Violenza di Pizzoli - La madre: tanto dolore ma prego per il militare

«Ci vorrà molto tempo prima che mia figlia si riprenda. Sulla nostra famiglia si è abbattuto uno tsunami e nulla tornerà più come prima». A parlare, trovando anche la forza di perdonare chi ha provocato quello tsunami, è la madre della studentessa laziale brutalmente violentata, nella notte tra l’11 e il 12 febbraio, fuori dalla discoteca Guernica a Pizzoli (foto a lato). Violentata e abbandonata sanguinante e ormai priva di conoscenza in mezzo alla neve, dove è stata poi trovata dal titolare del locale a cui, probabilmente, la giovane deve la vita. Con l’accusa di violenza aggravata e tentato omicidio, è finito in carcere Francesco Tuccia (foto in alto), un militare avellinese di 21 anni, che continua a difendersi raccontando la storia di un rapporto consensuale.
 Ieri mattina, poco prima delle 8, la 20enne ha lasciato il reparto di ginecologia dell’ospedale San Salvatore, dove da quella notte era ricoverata e dove è stata sottoposta anche a un intervento chirurgico per fronteggiare la gravità delle lesioni subìte. Continuerà le cure altrove, lontano dall’Aquila dove era arrivata per frequentare la facoltà di Ingegneria. Ma prima di lasciare la città, accompagnata dai genitori e dall’avvocato Enrico Maria Gallinaro, la studentessa ha fatto tappa in procura. Ad attenderla il Pm David Mancini, titolare dell’inchiesta. E si è trattato della sua prima deposizione, poiché finora gli stessi medici del reparto e lo psicologo avevano consigliato di evitarle una «prova troppo stressante», considerate le sue precarie condizioni di salute e il fortissimo stato di choc che ancora le impedisce di mettere a fuoco immagini e ricordi di quella notte. «Poche cose, ma utili alle indagini», è stato il solo commento rilasciato dagli inquirenti al termine del “colloquio”. Una deposizione, con ancora diversi «non ricordo» ma forse servita a far luce sul coinvolgimento, o meno, di altre persone. Cosa di cui molto si è parlato durante la prima fase delle indagini.
 Su questo punto l’avvocato Gallinaro, che ha comunque precisato di non aver assistito alla deposizione della ragazza, si è trincerato dietro un «no comment» aggiungendo, però, «che le indagini non sono ancora chiuse». Intanto, non sembra caduto nel vuoto l’appello che il padre della studentessa ha fatto dai microfoni della trasmissione televisiva «Chi l’ha visto». Nelle ultime ore sarebbero arrivate alcune telefonate da parte di persone che affermano di aver visto qualcosa e che potrebbero contribuire alla ricostruzione dei fatti.
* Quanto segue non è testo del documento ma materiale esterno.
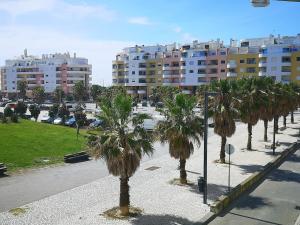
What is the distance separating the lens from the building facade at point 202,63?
10606 cm

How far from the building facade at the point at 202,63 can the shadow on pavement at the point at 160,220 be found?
Answer: 8674 cm

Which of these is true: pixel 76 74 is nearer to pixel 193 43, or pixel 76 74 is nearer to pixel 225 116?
pixel 193 43

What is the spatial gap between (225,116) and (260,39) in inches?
3575

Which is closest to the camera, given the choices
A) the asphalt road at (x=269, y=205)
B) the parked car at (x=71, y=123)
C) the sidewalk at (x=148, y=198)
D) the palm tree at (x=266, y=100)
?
the sidewalk at (x=148, y=198)

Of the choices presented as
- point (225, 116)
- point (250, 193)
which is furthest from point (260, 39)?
point (250, 193)

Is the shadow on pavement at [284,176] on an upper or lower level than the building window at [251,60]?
lower

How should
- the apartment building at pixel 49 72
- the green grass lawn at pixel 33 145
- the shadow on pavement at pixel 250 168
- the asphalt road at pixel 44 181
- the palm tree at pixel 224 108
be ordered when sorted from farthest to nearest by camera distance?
the apartment building at pixel 49 72
the palm tree at pixel 224 108
the shadow on pavement at pixel 250 168
the green grass lawn at pixel 33 145
the asphalt road at pixel 44 181

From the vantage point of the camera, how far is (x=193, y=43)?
12675 centimetres

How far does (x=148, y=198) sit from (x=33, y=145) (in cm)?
1526

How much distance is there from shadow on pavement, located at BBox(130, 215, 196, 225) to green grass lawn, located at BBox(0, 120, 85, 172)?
455 inches

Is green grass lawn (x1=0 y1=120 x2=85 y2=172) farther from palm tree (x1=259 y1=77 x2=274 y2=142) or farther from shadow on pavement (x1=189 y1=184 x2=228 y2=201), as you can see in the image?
palm tree (x1=259 y1=77 x2=274 y2=142)

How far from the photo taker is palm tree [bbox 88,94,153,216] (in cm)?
1819

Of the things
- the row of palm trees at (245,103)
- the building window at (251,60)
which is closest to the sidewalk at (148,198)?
the row of palm trees at (245,103)

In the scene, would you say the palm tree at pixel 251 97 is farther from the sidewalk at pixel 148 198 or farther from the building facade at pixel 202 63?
the building facade at pixel 202 63
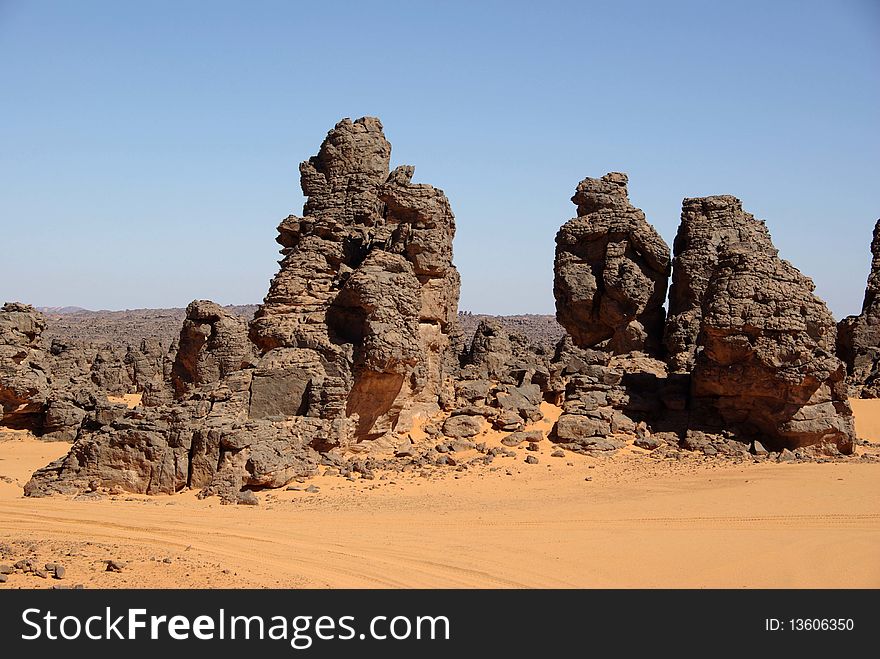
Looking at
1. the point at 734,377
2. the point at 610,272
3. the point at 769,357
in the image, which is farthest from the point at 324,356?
the point at 610,272

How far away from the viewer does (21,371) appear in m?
21.6

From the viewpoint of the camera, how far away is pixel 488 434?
55.9ft

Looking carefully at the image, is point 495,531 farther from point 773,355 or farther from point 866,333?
point 866,333

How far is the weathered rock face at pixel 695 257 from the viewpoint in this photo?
2003cm

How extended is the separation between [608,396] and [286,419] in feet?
22.1

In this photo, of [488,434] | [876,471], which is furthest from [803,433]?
[488,434]

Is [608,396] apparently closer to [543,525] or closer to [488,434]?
[488,434]

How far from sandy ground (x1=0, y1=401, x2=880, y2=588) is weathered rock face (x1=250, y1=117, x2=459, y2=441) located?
6.16 feet

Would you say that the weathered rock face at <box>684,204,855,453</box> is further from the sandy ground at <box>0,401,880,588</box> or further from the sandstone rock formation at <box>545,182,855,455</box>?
the sandy ground at <box>0,401,880,588</box>

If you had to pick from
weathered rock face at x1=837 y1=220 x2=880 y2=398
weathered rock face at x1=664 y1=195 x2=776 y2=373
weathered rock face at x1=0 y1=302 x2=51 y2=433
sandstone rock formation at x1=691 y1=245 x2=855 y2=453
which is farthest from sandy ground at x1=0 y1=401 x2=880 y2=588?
weathered rock face at x1=837 y1=220 x2=880 y2=398

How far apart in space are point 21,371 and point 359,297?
34.4 ft

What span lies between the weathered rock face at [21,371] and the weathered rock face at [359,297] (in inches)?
304

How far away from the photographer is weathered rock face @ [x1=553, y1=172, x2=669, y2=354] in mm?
21062

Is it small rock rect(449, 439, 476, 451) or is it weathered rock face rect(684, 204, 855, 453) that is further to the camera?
small rock rect(449, 439, 476, 451)
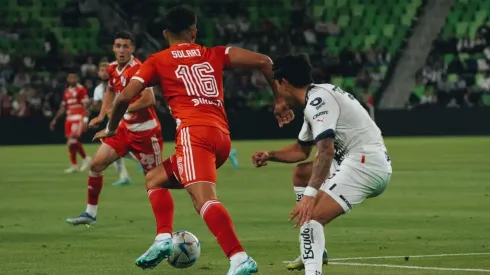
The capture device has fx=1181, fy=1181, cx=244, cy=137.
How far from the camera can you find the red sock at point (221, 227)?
27.3ft

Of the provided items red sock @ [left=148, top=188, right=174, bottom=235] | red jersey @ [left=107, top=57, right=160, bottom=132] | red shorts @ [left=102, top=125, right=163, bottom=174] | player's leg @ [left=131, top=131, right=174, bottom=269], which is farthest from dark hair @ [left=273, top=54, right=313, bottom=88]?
red jersey @ [left=107, top=57, right=160, bottom=132]

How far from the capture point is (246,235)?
12.3 m

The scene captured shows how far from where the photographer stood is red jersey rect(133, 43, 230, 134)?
892cm

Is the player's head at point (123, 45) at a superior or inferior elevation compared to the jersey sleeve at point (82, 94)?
superior

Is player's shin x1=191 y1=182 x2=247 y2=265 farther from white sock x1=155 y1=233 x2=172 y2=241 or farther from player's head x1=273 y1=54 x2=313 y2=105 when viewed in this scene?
player's head x1=273 y1=54 x2=313 y2=105

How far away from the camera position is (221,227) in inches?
331

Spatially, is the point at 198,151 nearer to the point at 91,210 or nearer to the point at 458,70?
the point at 91,210

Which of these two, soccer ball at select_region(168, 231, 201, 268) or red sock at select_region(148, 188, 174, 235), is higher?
red sock at select_region(148, 188, 174, 235)

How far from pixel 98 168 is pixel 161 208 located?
4.15 m

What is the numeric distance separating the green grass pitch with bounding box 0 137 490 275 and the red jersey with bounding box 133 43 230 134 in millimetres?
1364

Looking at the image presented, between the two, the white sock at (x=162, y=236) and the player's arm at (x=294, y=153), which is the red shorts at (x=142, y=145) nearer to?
the white sock at (x=162, y=236)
Telefonate ora al vaglio degli inquirenti.
 La ragazza trascorrerà qualche settimana lontano sia dall’Aquila che dalla sua città. Così hanno deciso i suoi genitori che ora vogliono per lei solo un po’ di tranquillità. E la madre ha trovato anche la forza di perdonare chi ha ridotto sua figlia in quello stato. «Vengo da una cultura cristiana. Odio, rancore e vendetta non servono a nulla. La giustizia umana è compito degli uomini, reciterò una preghiera per tutti, anche per quel ragazzo» ha detto la donna. «Ci vorrà molto prima che mia figlia si riprenda. Ciò che è accaduto è stato come uno tsunami che si abbatte su una famiglia e ne sconvolge la tranquillità. Non si può spiegare, la realtà supera l’immaginazione. E nulla sarà più come prima. Dobbiamo mettercela tutta, impegnarci e lottare perché queste cose non accadano più. Questi fatti investono aspetti più complessi: vorrei dire alle famiglie, ai genitori, che queste cose non si risolvono non facendo uscire di casa i nostri figli. Forse siamo tutti un po’ responsabili. Forse nell’educazione dei nostri figli abbiamo tutti omesso qualcosa».